(Stored data)
┄┄┄┄┄┄┄┄┄┄
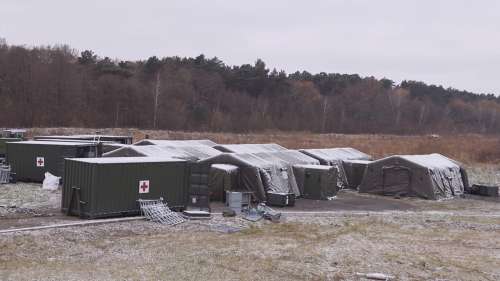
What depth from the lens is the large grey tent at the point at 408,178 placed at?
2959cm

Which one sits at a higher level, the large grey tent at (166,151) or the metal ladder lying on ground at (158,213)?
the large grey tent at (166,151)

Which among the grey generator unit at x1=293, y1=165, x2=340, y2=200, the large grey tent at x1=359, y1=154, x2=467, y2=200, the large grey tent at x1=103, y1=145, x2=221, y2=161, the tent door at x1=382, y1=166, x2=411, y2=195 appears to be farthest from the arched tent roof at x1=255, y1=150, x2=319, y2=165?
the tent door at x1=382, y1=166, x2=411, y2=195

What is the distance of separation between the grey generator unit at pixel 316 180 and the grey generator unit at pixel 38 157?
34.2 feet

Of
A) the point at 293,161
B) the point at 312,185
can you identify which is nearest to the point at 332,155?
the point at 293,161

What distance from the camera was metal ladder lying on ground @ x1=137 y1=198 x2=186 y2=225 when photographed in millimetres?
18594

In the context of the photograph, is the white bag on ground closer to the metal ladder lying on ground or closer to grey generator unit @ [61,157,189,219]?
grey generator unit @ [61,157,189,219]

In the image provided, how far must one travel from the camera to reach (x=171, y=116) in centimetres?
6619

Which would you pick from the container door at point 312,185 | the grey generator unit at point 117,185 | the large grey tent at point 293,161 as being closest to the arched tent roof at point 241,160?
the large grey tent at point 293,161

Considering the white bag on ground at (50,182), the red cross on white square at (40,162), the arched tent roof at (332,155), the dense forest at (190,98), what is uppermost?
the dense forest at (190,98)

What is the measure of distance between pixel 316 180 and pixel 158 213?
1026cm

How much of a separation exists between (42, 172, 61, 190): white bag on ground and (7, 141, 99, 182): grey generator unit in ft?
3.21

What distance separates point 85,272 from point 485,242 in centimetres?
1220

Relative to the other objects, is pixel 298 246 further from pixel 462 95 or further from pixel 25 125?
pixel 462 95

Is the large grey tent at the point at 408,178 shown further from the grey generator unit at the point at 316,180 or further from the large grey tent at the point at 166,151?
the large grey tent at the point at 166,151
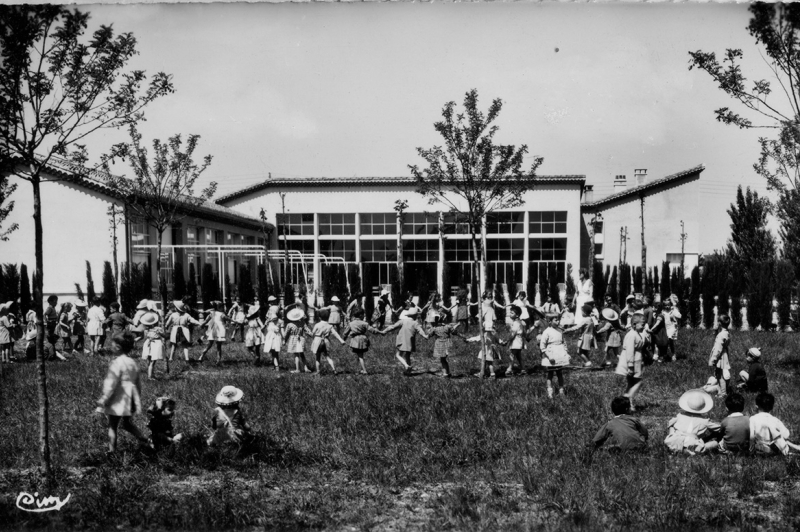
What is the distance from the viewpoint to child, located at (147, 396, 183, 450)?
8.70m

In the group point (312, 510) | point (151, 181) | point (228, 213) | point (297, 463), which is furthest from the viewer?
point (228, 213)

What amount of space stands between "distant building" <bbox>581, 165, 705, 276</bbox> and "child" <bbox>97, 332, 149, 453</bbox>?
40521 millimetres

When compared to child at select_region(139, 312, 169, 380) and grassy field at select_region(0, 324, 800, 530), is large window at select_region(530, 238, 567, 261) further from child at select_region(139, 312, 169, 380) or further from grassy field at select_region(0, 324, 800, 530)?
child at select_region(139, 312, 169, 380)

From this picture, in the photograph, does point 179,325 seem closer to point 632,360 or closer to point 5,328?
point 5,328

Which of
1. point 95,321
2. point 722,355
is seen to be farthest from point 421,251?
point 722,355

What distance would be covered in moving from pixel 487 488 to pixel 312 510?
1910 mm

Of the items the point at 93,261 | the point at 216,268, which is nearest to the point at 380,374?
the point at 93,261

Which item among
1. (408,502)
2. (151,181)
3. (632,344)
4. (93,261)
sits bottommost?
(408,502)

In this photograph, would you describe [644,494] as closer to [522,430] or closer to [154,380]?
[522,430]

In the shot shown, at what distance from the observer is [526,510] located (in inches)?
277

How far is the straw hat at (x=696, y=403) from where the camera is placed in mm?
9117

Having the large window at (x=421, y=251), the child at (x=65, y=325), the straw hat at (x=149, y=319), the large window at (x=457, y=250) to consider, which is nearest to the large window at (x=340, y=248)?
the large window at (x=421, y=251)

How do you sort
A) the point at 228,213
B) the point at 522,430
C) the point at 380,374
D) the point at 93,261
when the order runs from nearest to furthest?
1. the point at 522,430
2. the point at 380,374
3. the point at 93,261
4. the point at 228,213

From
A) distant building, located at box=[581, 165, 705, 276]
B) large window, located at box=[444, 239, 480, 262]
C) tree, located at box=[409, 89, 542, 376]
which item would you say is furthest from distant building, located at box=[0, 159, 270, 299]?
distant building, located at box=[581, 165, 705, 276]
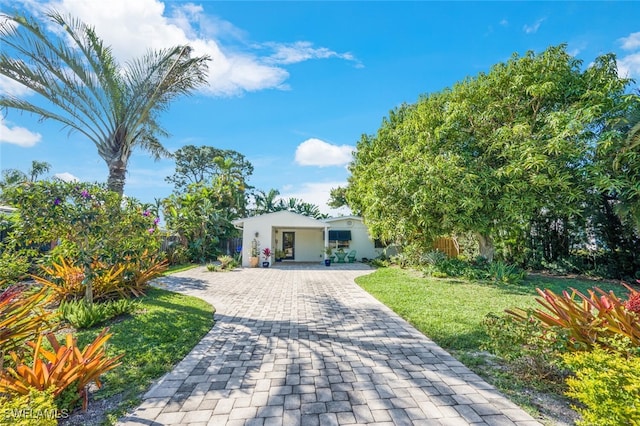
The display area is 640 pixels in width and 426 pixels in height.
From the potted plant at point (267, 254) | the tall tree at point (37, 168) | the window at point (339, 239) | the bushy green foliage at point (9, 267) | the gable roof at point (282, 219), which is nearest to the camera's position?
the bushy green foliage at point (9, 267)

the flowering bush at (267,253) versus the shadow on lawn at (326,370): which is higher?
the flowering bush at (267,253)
┄┄┄┄┄┄┄┄┄┄
## Exercise description
Could you output, word for word, everything from the line containing "In the shot" down to the last line of the stored data, with the pictures left out?

## Answer to this exercise
In the shot shown, at what distance from the observer is [526,510] located (in inches)?
277

How far is the straw hat at (x=696, y=403) from where the camera is placed in mm?
9117

Having the large window at (x=421, y=251), the child at (x=65, y=325), the straw hat at (x=149, y=319), the large window at (x=457, y=250) to consider, which is nearest to the large window at (x=340, y=248)?
the large window at (x=421, y=251)

How do you sort
A) the point at 228,213
B) the point at 522,430
C) the point at 380,374
D) the point at 93,261
when the order runs from nearest to furthest?
1. the point at 522,430
2. the point at 380,374
3. the point at 93,261
4. the point at 228,213

From
A) distant building, located at box=[581, 165, 705, 276]
B) large window, located at box=[444, 239, 480, 262]
C) tree, located at box=[409, 89, 542, 376]
which item would you say is furthest from distant building, located at box=[0, 159, 270, 299]?
distant building, located at box=[581, 165, 705, 276]
The display area is 640 pixels in width and 426 pixels in height.
From the potted plant at point (267, 254) | the tall tree at point (37, 168) | the window at point (339, 239) | the bushy green foliage at point (9, 267) | the gable roof at point (282, 219), which is nearest to the camera's position?
the bushy green foliage at point (9, 267)

the flowering bush at (267,253) versus the shadow on lawn at (326,370): which is higher?
the flowering bush at (267,253)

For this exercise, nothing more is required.